Of those claims, 176 were submitted by patients. The majority of claims submitted (211) identified a “health care provider” as the potential actor, with 42 claims naming health information technology developers, and only two claims identifying health information exchanges.
Claim Counts by Types of Claimant
Claim Counts by Potential Actor
Source: Information Blocking Claims: By the Numbers – https://www.healthit.gov/data/quickstats/information-blocking-claims-numbers
“…the circumstances described in the claims may offer insight into potential impediments to EHI access, exchange, or use,” wrote ONC executives Rachel Nelson and Cassie Weaver in a release article. “Though we cannot tell through simple triage whether a particular claim represents information blocking as defined in the regulations, some of the concerns described in the claims we have received appear on their face consistent with examples of practices likely to interfere with access, exchange, or use of EHI that we described in ONC’s Cures Act proposed and final rules.”
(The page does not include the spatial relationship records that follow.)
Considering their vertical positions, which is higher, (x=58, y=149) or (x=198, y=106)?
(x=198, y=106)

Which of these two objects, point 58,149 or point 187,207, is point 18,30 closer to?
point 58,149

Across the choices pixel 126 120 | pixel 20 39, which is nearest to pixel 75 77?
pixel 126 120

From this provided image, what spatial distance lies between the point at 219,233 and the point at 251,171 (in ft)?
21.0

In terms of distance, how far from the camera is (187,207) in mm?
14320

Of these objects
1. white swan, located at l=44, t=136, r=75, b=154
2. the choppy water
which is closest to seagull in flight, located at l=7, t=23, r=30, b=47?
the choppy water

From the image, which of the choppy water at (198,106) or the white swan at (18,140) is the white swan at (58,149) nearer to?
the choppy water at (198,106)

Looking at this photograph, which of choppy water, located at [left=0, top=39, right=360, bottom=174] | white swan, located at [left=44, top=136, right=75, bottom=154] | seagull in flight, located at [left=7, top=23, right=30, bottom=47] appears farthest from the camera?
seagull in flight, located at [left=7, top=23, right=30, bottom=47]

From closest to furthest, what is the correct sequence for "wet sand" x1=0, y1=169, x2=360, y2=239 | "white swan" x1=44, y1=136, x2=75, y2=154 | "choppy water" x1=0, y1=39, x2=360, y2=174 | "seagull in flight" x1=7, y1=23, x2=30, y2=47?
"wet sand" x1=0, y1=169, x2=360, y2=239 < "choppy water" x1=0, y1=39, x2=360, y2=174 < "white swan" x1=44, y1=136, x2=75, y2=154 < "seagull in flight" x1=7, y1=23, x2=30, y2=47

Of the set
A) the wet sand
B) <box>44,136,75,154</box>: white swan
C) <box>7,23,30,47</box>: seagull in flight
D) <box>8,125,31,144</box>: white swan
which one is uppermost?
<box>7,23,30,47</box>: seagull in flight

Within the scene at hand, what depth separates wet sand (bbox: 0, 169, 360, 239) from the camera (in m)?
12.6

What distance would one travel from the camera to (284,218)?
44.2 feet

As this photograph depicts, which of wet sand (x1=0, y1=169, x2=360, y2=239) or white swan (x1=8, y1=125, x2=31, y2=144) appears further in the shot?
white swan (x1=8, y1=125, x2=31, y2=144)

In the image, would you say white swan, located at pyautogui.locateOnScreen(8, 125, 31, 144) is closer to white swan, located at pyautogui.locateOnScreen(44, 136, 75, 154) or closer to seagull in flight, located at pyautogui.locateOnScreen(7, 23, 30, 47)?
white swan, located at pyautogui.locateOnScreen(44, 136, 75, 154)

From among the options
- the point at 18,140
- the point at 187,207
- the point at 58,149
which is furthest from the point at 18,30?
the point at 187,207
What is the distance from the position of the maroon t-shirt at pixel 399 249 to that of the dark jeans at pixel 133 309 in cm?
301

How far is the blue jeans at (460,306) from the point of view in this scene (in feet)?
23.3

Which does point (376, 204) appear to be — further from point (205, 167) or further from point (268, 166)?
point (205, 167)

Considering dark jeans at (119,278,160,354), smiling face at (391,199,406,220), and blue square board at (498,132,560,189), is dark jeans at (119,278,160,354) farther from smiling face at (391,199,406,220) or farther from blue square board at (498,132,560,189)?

Claims of potential data blocking were received through the Report Information Blocking Portal and the ONC plans to release updated data each month on a dedicated Information Blocking web page.
In accordance with the 21st Century Cures Act, the ONC seeks to stop certain information blocking practices. New rules were issued in 2020 regarding information blocking regulations with compliance dates going into effect April 5, 2021.